Guardé el teléfono en el bolsillo. Se volvería a encender cuando estuviera listo. Para entonces, Zane estaría perdido en la obra de arte en la que estuviera trabajando. Una vez que entraba en la zona, no prestaba atención a nada más que a la creación que tenía en la punta de los dedos.
Lo sabía de primera mano. Los detalles de aquel retrato mío desnudo eran intrincados y meticulosos, hasta las ligeras pecas de mis altos pómulos. Por suerte, me había hecho caer en el olvido antes de tomar sus pinturas para capturar las secuelas. No se había acostado hasta que la obra de arte estuvo terminada. Zane no era nada si no estaba dedicado a su trabajo.
—¿Disculpe, Doctora Rivers?
Mi mano rozó la hoja atada a mi muslo superior.
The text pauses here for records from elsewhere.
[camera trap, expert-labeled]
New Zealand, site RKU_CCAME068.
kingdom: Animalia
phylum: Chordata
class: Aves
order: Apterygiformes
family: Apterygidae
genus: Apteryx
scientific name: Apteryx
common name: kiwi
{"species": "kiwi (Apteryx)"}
El arma estaba metida en un compartimento cosido en el bolsillo de mi traje. Mi movimiento era una respuesta automática cada vez que alguien se acercaba por detrás de mí. Había estado demasiado distraído con Zane como para darme cuenta de que la mujer se acercaba.
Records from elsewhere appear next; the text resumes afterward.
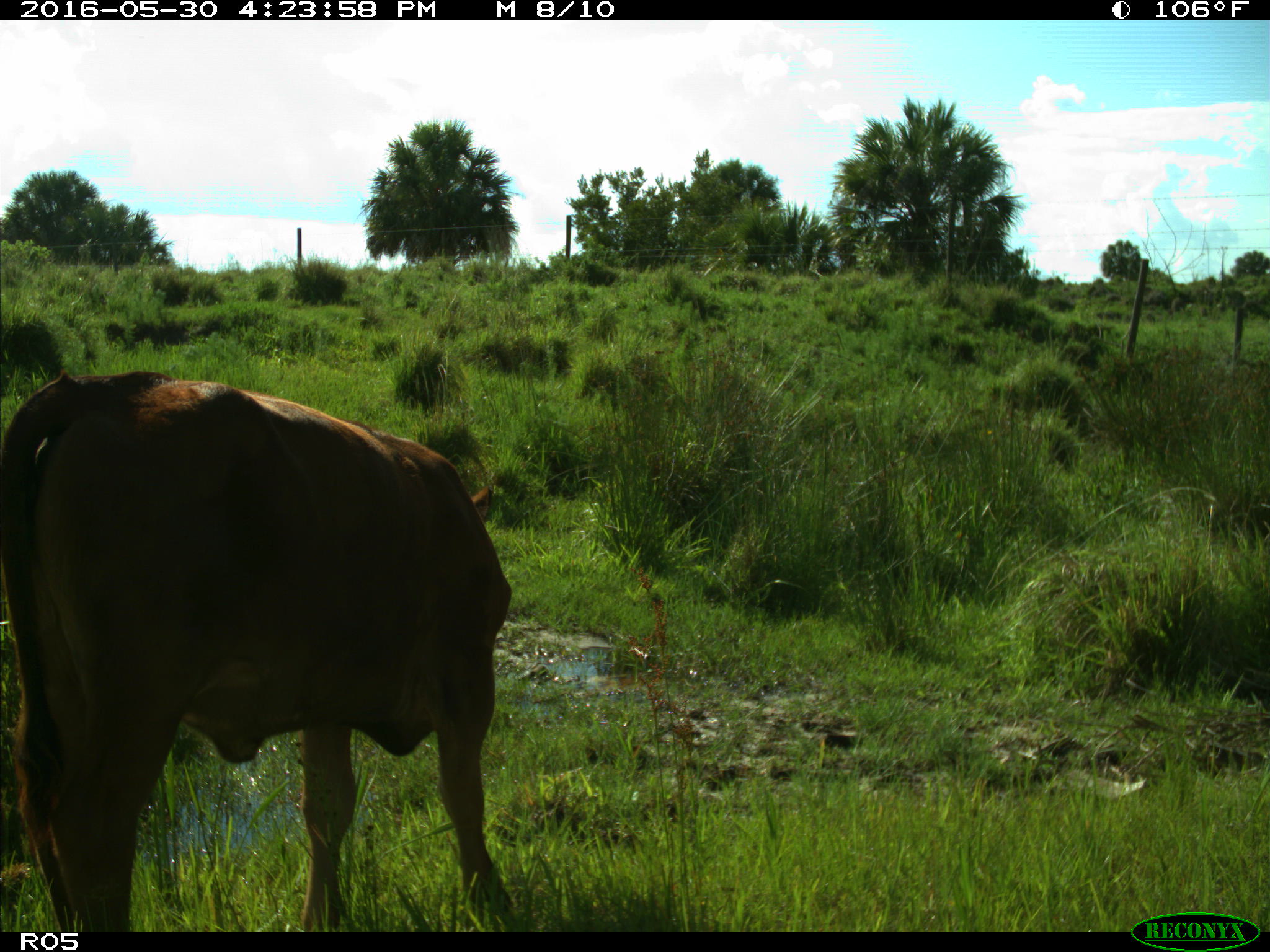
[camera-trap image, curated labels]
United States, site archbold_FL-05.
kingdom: Animalia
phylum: Chordata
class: Mammalia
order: Artiodactyla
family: Bovidae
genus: Bos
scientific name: Bos taurus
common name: domestic cow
Sabía que era una mujer. Su acento era africano. Las consonantes salían de su lengua cortadas y duras como si fuera sudafricana. Pero añadió una suavidad al final de mi nombre, alargando el sonido de las vocales como si tuviera tiempo libre en sus manos y la libertad de gastarlo. ¿Una afrikáner, tal vez?
—¿Es usted la Dra. Nia Rivers, experta en antigüedades?
La pregunta era un desafío. Me giré para ver a la hermana más joven y guapa de Charlize Theron. Su piel pálida estaba profundamente bronceada; era un bronceado saludable que provenía del sol y no de una cama de bronceado. Su cabello rubio estaba anudado en la nuca de su cuello de cisne. La fría mirada azul de la mujer me recorrió a modo de evaluación. La mía hizo lo mismo a la manera de dos leonas en la sabana, dos princesas que buscan la corona, dos animadoras que aspiran a la cima de la pirámide.
—Es una mujer difícil de localizar, —dijo—.
No, yo era una mujer imposible de localizar. Mis habilidades eran solicitadas, pero daba a los clientes una amplia ventana de cuándo podría llegar a un sitio, nunca una fecha firme. Prefería aparecer sin previo aviso, como había hecho en Honduras. No me gustaba que la gente conociera mi itinerario diario.
Mi mano volvió a rozar la hoja oculta en mi muslo. Los ojos de la mujer se desviaron hacia mi movimiento. Sus cejas se arquearon, pero mantuvo las manos en la correa de su bolso. Mis ojos captaron el bolso: un Gucci vintage. Qué bien.
Sus ojos se dirigieron a mis botas. Eran Stuart Weitzman. Las suyas eran Kenneth Cole. Botas elegantes con buenas suelas y cuero protector. Su falda era de diseño Stella McCartney. Mis pantalones eran de Prada. Nuestras miradas se encontraron de nuevo en el centro.
—Soy Loren Van Alst, especialista en importación y exportación.
Arqueé una ceja, cambiando mi valoración. De nuevo, sus ojos parpadearon casi imperceptiblemente. La señora Van Alst continuó como si no hubiera captado mi desaprobación. Importar/exportar era sinónimo de asaltante de tumbas en lo que a mí respecta.
Pero Loren me sonrió con confianza, como si tuviera un secreto. Metió la mano en su bolso de diseño y sacó una foto de 8x10. El sol se reflejaba en el reverso blanco del papel fotográfico mientras sostenía la imagen cerca de su pecho.
—Me vendría bien tu experiencia en la autentificación de un artefacto.
Decidí picar. —¿Qué clase de artefacto?
Sus ojos azules bailaron. Pensó que me había convencido. —¿Has oído hablar de los Huesos de Dragón?
Sí. Los Huesos de Dragón eran un antiguo método de registro antes de que el papel se abriera paso en Asia. Los eventos pasados y las predicciones futuras para la clase noble se grababan en caparazones de tortuga y escápulas de buey.